Samuel isn’t the only lost soul to serendipitously find his way to Meadow Lake Farm. There’s Fred and Ginger, two cows who’d been living in a garage, a gang of sheep, and a little black pig named Benny who might be the key to life, love, money – and even a happily ever after for two castoffs.

Product Link: Audible US | Audible UK | Amazon US | Amazon UK

Reviewer: Prime

Review: Tender Mercies is the second book in Eli Easton’s Men of Lancaster County series. You don’t need to have read the first book to understand and there is only a brief meet up with the MCs of the first book, so if you’re like me and didn’t read the first book you’re good to go regardless.

Eli Easton is one of my favorite authors on the Dreamspinner Press call sheet. She writes wonderfully sweet romances that I just get lost in. However, for me, something fell short in this story. The plot left me feeling a little “meh” – I’ll get to specifics in a second. The narration by Wil Tulin, a first time I’ve heard this narrator, was also mediocre, but I’m partly convinced that it is the book rather than the voice.

Tender Mercies is the story of Eddie Garber and Samuel Miller. Eddie is a thirty-year-old, soft-hearted man with a lot of lofty ideas. Just the fact that he brought a farm for rescued farm animals with basically no idea of how he was going make it work. He needs help and places an ad in a paper for a farmhand. Who he gets is 19-year-old Samuel Miller – Samuel’s story is heart breaking. He’s an Amish man who was beaten and whipped by his father before being shunned by his community. He has happy day dreams to escape his horrid reality where there was an Amish community that would openly accept gay men and all same sex couples to adopt orphans. At first Eddie sees Samuel as someone he must save after finding out just how bad things are for Samuel and things just go from there.

One truly funny moment is where Eddie must explain to Samuel, in a way Samuel can understand, that Eddie is a vegan and doesn’t even want Samuel to milk the rescue cow. It’s very endearing for Samuel’s character, but really did not help me to connect with Eddie. And that, is the main issue I had with this book.

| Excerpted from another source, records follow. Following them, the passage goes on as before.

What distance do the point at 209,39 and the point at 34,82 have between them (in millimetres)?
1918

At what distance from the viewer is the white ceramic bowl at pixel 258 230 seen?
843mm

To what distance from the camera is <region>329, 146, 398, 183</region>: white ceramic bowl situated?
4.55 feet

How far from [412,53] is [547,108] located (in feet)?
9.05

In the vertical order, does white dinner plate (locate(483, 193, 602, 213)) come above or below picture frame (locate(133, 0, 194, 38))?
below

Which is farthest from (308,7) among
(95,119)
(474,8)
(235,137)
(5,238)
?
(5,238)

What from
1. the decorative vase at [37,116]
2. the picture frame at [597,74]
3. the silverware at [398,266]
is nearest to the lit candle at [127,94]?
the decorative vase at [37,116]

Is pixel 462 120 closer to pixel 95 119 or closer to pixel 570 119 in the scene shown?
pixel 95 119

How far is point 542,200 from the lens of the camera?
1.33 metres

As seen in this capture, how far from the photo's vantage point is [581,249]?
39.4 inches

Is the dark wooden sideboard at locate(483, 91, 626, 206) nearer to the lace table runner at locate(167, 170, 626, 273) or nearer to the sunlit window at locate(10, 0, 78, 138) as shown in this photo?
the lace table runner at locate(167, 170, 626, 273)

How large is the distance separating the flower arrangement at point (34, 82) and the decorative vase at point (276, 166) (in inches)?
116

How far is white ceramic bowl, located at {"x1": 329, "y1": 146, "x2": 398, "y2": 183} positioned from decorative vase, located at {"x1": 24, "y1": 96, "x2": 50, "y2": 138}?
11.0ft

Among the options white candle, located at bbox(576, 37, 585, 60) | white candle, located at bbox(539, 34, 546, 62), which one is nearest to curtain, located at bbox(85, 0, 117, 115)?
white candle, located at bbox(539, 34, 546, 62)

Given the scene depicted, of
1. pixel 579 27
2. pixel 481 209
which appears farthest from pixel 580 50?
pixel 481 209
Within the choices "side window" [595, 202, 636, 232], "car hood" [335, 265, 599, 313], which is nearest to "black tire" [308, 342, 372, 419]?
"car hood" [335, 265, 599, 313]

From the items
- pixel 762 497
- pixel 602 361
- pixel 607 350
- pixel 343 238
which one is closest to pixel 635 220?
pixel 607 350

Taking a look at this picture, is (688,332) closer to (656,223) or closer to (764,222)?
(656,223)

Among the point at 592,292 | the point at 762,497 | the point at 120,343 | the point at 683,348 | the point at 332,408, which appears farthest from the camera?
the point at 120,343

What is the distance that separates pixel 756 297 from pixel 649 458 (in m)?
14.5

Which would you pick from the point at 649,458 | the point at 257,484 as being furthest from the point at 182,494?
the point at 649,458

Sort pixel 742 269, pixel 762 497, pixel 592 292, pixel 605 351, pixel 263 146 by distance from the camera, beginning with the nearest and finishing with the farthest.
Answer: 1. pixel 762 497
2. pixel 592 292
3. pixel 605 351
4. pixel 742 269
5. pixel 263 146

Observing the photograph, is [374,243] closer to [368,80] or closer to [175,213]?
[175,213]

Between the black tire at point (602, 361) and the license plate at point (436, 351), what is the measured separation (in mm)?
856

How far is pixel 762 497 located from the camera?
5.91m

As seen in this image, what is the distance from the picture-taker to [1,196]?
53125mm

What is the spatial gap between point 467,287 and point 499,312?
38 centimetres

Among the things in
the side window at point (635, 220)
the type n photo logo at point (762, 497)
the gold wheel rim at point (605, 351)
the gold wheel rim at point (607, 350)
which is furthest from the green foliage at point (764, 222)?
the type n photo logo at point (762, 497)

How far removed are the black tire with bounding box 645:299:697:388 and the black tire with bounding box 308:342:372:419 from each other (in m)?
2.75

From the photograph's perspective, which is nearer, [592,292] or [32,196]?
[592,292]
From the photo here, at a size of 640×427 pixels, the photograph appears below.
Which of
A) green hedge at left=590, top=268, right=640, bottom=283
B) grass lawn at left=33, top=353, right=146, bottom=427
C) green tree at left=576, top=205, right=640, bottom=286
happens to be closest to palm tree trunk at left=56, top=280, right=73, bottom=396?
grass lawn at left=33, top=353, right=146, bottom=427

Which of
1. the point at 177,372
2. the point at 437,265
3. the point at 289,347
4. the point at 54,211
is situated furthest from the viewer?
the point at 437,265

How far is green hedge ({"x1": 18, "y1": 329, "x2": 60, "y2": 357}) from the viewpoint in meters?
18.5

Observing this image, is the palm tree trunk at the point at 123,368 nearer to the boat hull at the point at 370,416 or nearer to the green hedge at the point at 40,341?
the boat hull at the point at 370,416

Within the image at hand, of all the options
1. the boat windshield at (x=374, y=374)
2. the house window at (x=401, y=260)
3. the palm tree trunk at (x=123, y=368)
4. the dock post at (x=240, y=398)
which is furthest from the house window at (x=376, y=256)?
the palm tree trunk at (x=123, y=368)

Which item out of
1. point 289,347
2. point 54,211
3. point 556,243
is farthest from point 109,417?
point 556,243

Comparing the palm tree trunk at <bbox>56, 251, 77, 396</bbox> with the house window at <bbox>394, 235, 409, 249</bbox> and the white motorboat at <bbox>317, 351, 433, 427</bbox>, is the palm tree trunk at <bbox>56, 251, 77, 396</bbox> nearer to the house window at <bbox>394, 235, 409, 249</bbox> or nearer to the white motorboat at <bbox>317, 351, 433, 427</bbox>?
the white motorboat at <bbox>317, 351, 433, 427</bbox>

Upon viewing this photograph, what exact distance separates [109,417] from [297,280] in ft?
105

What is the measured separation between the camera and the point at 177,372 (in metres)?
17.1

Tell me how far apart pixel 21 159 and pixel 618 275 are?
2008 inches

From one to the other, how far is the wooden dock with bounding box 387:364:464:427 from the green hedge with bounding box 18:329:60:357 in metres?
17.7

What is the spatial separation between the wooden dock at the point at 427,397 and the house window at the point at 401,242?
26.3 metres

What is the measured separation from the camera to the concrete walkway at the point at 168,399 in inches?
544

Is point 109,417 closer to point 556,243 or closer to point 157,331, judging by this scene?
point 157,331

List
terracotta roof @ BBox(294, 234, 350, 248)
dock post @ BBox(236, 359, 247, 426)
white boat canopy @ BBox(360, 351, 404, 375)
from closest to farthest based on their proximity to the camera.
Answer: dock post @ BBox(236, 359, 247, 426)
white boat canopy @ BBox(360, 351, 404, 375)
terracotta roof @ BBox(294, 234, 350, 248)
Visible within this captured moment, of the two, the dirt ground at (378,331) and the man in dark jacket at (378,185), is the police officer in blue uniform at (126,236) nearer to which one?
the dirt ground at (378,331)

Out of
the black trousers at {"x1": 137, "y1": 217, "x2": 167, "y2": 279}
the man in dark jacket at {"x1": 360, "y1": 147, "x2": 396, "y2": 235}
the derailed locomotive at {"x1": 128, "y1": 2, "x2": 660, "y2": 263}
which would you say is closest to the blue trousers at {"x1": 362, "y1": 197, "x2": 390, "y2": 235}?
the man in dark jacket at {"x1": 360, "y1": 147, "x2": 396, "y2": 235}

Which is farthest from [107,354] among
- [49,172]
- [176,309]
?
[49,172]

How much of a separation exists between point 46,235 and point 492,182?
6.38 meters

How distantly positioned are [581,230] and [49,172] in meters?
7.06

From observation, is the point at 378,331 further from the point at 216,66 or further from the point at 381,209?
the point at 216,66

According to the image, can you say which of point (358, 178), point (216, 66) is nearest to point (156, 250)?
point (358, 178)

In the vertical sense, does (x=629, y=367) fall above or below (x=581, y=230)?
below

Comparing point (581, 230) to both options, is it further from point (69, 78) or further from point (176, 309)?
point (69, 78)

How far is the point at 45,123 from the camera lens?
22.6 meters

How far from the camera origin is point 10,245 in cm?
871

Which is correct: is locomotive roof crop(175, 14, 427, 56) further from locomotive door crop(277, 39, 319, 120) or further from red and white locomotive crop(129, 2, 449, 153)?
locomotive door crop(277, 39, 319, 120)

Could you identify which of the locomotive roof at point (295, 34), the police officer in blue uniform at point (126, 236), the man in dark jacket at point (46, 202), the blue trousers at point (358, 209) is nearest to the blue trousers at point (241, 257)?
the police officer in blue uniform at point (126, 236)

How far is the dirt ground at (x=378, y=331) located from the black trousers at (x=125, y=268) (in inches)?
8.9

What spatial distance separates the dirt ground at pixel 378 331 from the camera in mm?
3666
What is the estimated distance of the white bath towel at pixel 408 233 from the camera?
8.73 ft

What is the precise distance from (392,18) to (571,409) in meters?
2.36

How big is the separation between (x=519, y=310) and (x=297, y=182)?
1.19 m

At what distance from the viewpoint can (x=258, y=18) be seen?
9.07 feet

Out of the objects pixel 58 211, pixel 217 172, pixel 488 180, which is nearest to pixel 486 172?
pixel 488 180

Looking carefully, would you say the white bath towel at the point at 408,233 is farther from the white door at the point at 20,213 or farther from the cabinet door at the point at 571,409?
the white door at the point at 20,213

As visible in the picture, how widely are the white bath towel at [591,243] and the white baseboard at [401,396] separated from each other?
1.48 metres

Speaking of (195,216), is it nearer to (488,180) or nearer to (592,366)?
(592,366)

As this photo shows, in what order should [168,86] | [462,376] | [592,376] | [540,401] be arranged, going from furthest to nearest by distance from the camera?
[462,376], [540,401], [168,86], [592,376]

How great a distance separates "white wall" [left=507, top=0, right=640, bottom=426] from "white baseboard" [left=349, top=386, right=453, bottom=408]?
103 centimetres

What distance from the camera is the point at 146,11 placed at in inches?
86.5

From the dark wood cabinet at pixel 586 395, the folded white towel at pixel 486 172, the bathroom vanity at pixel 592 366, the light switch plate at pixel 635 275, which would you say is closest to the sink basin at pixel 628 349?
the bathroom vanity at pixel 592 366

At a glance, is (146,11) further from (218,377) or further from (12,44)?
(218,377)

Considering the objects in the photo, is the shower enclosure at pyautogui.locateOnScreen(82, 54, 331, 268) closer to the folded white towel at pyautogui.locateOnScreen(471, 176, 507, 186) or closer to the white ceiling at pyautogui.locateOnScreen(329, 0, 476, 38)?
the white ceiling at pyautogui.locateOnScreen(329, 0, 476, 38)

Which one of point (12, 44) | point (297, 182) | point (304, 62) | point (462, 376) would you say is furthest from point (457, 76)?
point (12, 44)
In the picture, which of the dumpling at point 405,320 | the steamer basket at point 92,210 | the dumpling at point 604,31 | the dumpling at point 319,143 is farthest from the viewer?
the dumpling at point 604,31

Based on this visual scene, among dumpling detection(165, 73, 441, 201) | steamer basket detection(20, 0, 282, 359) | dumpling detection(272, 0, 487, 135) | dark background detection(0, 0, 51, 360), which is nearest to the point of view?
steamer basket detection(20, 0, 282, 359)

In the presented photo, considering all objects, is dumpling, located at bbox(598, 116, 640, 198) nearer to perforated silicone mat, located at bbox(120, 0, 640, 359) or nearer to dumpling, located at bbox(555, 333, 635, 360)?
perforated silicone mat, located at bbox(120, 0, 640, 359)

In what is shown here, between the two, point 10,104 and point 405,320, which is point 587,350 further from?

Eddie was an impossible character for me. I really had to suspend my disbelief for this one as soon as I started. The fact Eddie went over half a million dollars into debt with the mortgage on the farm with no plan of how he was going to run a rescue as well as manage to keep on earning money was hard to believe. Eddie does admit that he is all heart and no practicality, well not so specifically, but it didn’t really help me. From there I was never able to really connect with the guy.

Fans of Eli Easton will at least enjoy this audio. In fact, looking at other reviews I feel that my opinion is in the minority. People that have read other books featuring Amish characters (such as Andrew Grey’s Love Means… No Shame, and Love Means… No Fear) will probably enjoy this too. However, once more, my opinion is that Eddie’s character is not as strong as those in similar books.